Every day, or nearly so, women and men look in mirrors and step on scales, count calories and worry about body fat and about their appearance. It happens enough that children as young as four begin to develop anxiety over food, or express fears of being seen in a bathing suit. Even eating healthfully can become an unhealthy obsession. And often enough, people become so desperate to get control over their eating as to spend huge amounts of money on drugs, diet plans, and surgery. Occasionally, the burden of eating; of bodily existence itself, is too much to bear, and people lose their lives to anorexia—the deadliest of all mental illnesses.

But even with the superstores filled full in season and out of season with food of all kinds in every space where food can possibly be so, many of us still struggle to extract whatever goodness might remain in God’s gift of food. We ration carefully so as not to overindulge, or we use food to comfort ourselves when we are feeling lonely or anxious. We eat thoughtlessly and on the run. In this land of plenty, we remain hungry, disconnected, unsatisfied. Those at the gates—people who are poor in America—are more likely to suffer diseases associated with poor diets because the ‘plenty’ doesn’t extend into the food deserts.

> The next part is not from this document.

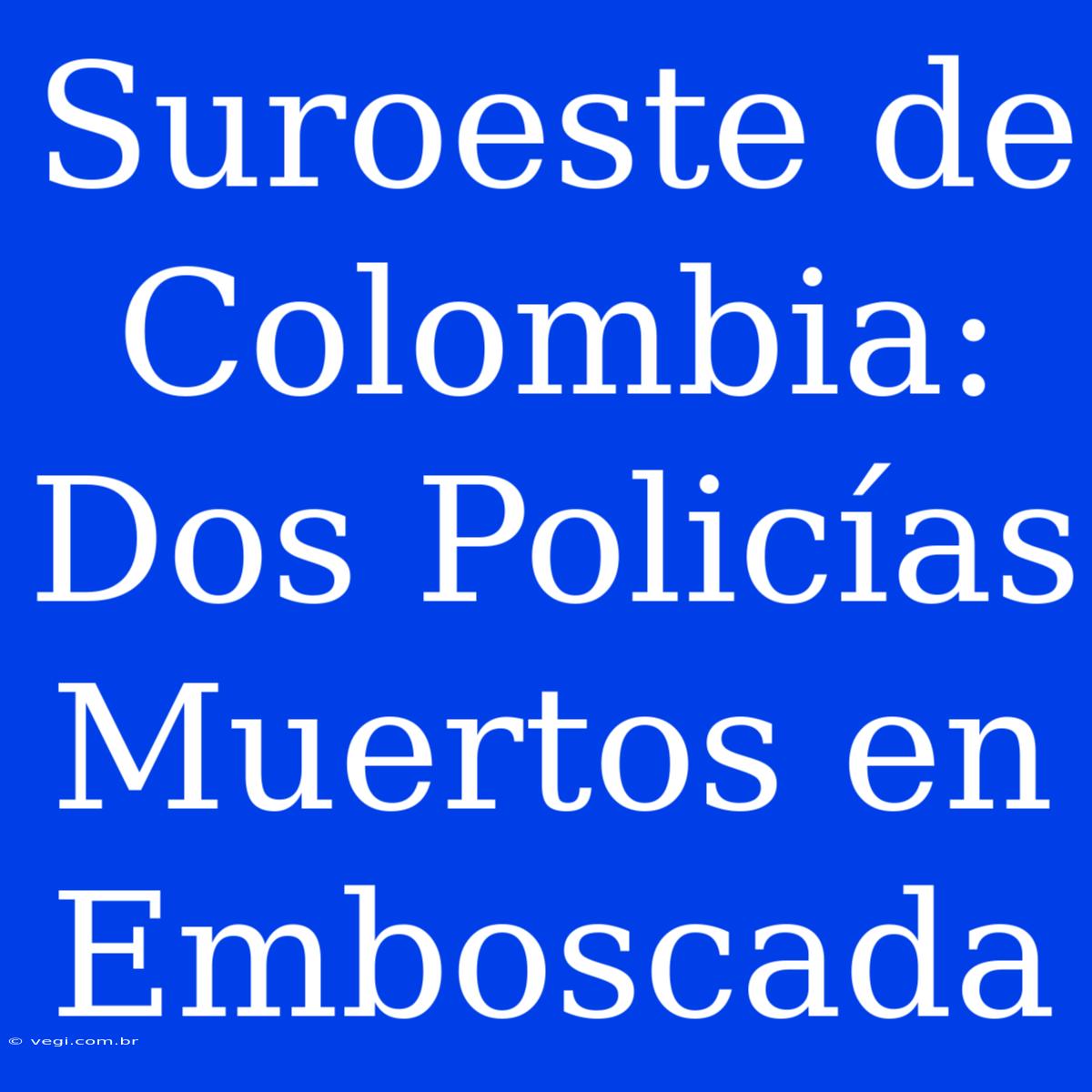 Suroeste De Colombia: Dos Policías Muertos En Emboscada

Despite all this—despite the tens of thousands of children who die each day because they don’t have enough food, despite the mothers who die giving birth because their bodies have never been nourished properly, despite those who suffer bitterly from the various ills associated with greed and overabundance—I believe we can, and should—“eat with joy.” It’s a phrase that comes from Ecclesiastes, a book that reflects, and is reflected in, a good many people’s experiences of life “under the sun.” We look for justice, and find injustice; time and chance sometimes trump hard work and intelligence. Still, urges the Preacher, even in this messy, confusing world, with hunger and poverty and injustice always with us, we should, as we are able, enjoy the good things of this life with an enjoyment tempered by the knowledge that life is fleeting, and that we have obligations to God and to one another.

And so when the sound of metal hitting metal pulls me away from my computer once again, I fill a bag with cornmeal and give it away with a smile, because that’s what I can do right where I am. But wherever you are—whether among people hurting from plenty, or hurting from want—you can do something, too.